*Your objective:* Write the data out again in full, with no departure from the original.

Saved data entries
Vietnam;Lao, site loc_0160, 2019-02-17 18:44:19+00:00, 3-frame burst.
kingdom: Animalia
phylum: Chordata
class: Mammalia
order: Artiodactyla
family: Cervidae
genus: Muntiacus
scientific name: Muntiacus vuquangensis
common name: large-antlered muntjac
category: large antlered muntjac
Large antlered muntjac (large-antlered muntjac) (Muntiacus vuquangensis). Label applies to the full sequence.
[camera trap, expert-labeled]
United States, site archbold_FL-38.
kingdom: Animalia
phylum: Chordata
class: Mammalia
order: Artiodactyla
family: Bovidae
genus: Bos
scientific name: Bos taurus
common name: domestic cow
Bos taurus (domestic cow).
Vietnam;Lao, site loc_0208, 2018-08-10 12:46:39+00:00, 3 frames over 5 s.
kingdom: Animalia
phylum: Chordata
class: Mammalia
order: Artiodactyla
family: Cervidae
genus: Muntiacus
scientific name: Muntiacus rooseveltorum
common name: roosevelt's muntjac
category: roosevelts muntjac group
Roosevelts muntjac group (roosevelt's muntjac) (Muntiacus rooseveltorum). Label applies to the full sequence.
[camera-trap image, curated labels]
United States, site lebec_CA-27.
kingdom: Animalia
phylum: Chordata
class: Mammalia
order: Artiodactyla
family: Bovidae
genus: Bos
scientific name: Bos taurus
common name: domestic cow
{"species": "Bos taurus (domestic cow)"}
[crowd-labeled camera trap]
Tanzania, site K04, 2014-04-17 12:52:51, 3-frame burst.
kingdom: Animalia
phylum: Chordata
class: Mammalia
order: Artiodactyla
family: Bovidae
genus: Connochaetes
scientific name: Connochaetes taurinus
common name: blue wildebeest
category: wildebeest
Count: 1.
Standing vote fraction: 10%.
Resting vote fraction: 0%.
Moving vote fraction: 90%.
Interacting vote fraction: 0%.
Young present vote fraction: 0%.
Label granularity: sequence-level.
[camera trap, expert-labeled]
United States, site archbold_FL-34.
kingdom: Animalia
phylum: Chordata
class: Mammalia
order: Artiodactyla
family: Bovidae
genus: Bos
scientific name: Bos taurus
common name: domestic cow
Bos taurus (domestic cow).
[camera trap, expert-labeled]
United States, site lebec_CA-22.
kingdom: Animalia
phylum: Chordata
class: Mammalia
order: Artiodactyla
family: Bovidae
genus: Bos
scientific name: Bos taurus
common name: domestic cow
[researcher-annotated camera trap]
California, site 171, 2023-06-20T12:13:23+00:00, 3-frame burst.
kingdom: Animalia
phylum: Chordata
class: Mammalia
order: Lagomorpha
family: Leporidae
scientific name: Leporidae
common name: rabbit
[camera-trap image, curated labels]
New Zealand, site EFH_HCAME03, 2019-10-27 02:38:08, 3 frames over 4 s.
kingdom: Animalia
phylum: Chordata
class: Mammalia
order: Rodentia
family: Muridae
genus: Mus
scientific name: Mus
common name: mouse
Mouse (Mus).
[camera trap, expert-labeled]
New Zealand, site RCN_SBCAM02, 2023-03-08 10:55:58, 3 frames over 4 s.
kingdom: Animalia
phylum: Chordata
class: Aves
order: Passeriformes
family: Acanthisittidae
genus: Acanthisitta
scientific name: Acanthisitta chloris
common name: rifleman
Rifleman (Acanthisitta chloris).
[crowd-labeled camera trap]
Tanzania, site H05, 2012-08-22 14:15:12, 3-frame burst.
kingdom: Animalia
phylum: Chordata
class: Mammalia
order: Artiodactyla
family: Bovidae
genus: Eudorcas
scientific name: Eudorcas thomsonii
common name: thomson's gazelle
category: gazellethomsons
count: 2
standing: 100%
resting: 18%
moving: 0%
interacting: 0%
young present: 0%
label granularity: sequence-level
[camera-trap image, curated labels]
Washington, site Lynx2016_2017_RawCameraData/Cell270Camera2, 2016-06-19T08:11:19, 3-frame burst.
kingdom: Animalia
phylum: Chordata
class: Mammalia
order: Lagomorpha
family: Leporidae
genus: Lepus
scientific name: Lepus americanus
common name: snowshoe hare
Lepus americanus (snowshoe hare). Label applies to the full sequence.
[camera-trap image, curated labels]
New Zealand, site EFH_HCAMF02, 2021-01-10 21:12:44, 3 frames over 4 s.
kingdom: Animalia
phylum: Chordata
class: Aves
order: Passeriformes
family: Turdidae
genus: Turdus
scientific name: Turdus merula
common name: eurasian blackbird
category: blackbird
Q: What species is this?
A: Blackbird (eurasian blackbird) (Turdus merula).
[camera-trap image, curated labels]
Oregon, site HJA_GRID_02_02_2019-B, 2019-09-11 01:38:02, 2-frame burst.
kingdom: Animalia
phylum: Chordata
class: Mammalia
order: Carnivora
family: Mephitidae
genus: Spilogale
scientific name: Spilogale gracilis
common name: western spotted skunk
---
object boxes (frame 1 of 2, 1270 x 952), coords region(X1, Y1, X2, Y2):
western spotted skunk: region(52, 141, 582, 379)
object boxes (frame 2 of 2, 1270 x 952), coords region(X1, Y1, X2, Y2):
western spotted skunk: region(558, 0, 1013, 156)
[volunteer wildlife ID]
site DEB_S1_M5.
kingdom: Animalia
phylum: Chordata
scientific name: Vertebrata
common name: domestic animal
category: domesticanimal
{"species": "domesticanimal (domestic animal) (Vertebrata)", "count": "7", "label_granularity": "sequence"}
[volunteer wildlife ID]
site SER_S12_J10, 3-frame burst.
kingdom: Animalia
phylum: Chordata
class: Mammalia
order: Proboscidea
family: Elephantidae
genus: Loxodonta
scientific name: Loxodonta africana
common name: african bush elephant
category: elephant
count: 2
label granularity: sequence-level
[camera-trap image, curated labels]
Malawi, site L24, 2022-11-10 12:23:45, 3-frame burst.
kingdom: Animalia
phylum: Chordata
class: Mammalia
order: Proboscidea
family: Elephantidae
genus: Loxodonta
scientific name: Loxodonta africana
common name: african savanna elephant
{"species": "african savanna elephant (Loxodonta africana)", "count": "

*Exercise solution:*
Vietnam;Lao, site loc_0160, 2019-02-17 18:44:19+00:00, 3-frame burst.
kingdom: Animalia
phylum: Chordata
class: Mammalia
order: Artiodactyla
family: Cervidae
genus: Muntiacus
scientific name: Muntiacus vuquangensis
common name: large-antlered muntjac
category: large antlered muntjac
Large antlered muntjac (large-antlered muntjac) (Muntiacus vuquangensis). Label applies to the full sequence.
[camera trap, expert-labeled]
United States, site archbold_FL-38.
kingdom: Animalia
phylum: Chordata
class: Mammalia
order: Artiodactyla
family: Bovidae
genus: Bos
scientific name: Bos taurus
common name: domestic cow
Bos taurus (domestic cow).
Vietnam;Lao, site loc_0208, 2018-08-10 12:46:39+00:00, 3 frames over 5 s.
kingdom: Animalia
phylum: Chordata
class: Mammalia
order: Artiodactyla
family: Cervidae
genus: Muntiacus
scientific name: Muntiacus rooseveltorum
common name: roosevelt's muntjac
category: roosevelts muntjac group
Roosevelts muntjac group (roosevelt's muntjac) (Muntiacus rooseveltorum). Label applies to the full sequence.
[camera-trap image, curated labels]
United States, site lebec_CA-27.
kingdom: Animalia
phylum: Chordata
class: Mammalia
order: Artiodactyla
family: Bovidae
genus: Bos
scientific name: Bos taurus
common name: domestic cow
{"species": "Bos taurus (domestic cow)"}
[crowd-labeled camera trap]
Tanzania, site K04, 2014-04-17 12:52:51, 3-frame burst.
kingdom: Animalia
phylum: Chordata
class: Mammalia
order: Artiodactyla
family: Bovidae
genus: Connochaetes
scientific name: Connochaetes taurinus
common name: blue wildebeest
category: wildebeest
Count: 1.
Standing vote fraction: 10%.
Resting vote fraction: 0%.
Moving vote fraction: 90%.
Interacting vote fraction: 0%.
Young present vote fraction: 0%.
Label granularity: sequence-level.
[camera trap, expert-labeled]
United States, site archbold_FL-34.
kingdom: Animalia
phylum: Chordata
class: Mammalia
order: Artiodactyla
family: Bovidae
genus: Bos
scientific name: Bos taurus
common name: domestic cow
Bos taurus (domestic cow).
[camera trap, expert-labeled]
United States, site lebec_CA-22.
kingdom: Animalia
phylum: Chordata
class: Mammalia
order: Artiodactyla
family: Bovidae
genus: Bos
scientific name: Bos taurus
common name: domestic cow
[researcher-annotated camera trap]
California, site 171, 2023-06-20T12:13:23+00:00, 3-frame burst.
kingdom: Animalia
phylum: Chordata
class: Mammalia
order: Lagomorpha
family: Leporidae
scientific name: Leporidae
common name: rabbit
[camera-trap image, curated labels]
New Zealand, site EFH_HCAME03, 2019-10-27 02:38:08, 3 frames over 4 s.
kingdom: Animalia
phylum: Chordata
class: Mammalia
order: Rodentia
family: Muridae
genus: Mus
scientific name: Mus
common name: mouse
Mouse (Mus).
[camera trap, expert-labeled]
New Zealand, site RCN_SBCAM02, 2023-03-08 10:55:58, 3 frames over 4 s.
kingdom: Animalia
phylum: Chordata
class: Aves
order: Passeriformes
family: Acanthisittidae
genus: Acanthisitta
scientific name: Acanthisitta chloris
common name: rifleman
Rifleman (Acanthisitta chloris).
[crowd-labeled camera trap]
Tanzania, site H05, 2012-08-22 14:15:12, 3-frame burst.
kingdom: Animalia
phylum: Chordata
class: Mammalia
order: Artiodactyla
family: Bovidae
genus: Eudorcas
scientific name: Eudorcas thomsonii
common name: thomson's gazelle
category: gazellethomsons
count: 2
standing: 100%
resting: 18%
moving: 0%
interacting: 0%
young present: 0%
label granularity: sequence-level
[camera-trap image, curated labels]
Washington, site Lynx2016_2017_RawCameraData/Cell270Camera2, 2016-06-19T08:11:19, 3-frame burst.
kingdom: Animalia
phylum: Chordata
class: Mammalia
order: Lagomorpha
family: Leporidae
genus: Lepus
scientific name: Lepus americanus
common name: snowshoe hare
Lepus americanus (snowshoe hare). Label applies to the full sequence.
[camera-trap image, curated labels]
New Zealand, site EFH_HCAMF02, 2021-01-10 21:12:44, 3 frames over 4 s.
kingdom: Animalia
phylum: Chordata
class: Aves
order: Passeriformes
family: Turdidae
genus: Turdus
scientific name: Turdus merula
common name: eurasian blackbird
category: blackbird
Q: What species is this?
A: Blackbird (eurasian blackbird) (Turdus merula).
[camera-trap image, curated labels]
Oregon, site HJA_GRID_02_02_2019-B, 2019-09-11 01:38:02, 2-frame burst.
kingdom: Animalia
phylum: Chordata
class: Mammalia
order: Carnivora
family: Mephitidae
genus: Spilogale
scientific name: Spilogale gracilis
common name: western spotted skunk
---
object boxes (frame 1 of 2, 1270 x 952), coords region(X1, Y1, X2, Y2):
western spotted skunk: region(52, 141, 582, 379)
object boxes (frame 2 of 2, 1270 x 952), coords region(X1, Y1, X2, Y2):
western spotted skunk: region(558, 0, 1013, 156)
[volunteer wildlife ID]
site DEB_S1_M5.
kingdom: Animalia
phylum: Chordata
scientific name: Vertebrata
common name: domestic animal
category: domesticanimal
{"species": "domesticanimal (domestic animal) (Vertebrata)", "count": "7", "label_granularity": "sequence"}
[volunteer wildlife ID]
site SER_S12_J10, 3-frame burst.
kingdom: Animalia
phylum: Chordata
class: Mammalia
order: Proboscidea
family: Elephantidae
genus: Loxodonta
scientific name: Loxodonta africana
common name: african bush elephant
category: elephant
count: 2
label granularity: sequence-level
[camera-trap image, curated labels]
Malawi, site L24, 2022-11-10 12:23:45, 3-frame burst.
kingdom: Animalia
phylum: Chordata
class: Mammalia
order: Proboscidea
family: Elephantidae
genus: Loxodonta
scientific name: Loxodonta africana
common name: african savanna elephant
{"species": "african savanna elephant (Loxodonta africana)", "count": "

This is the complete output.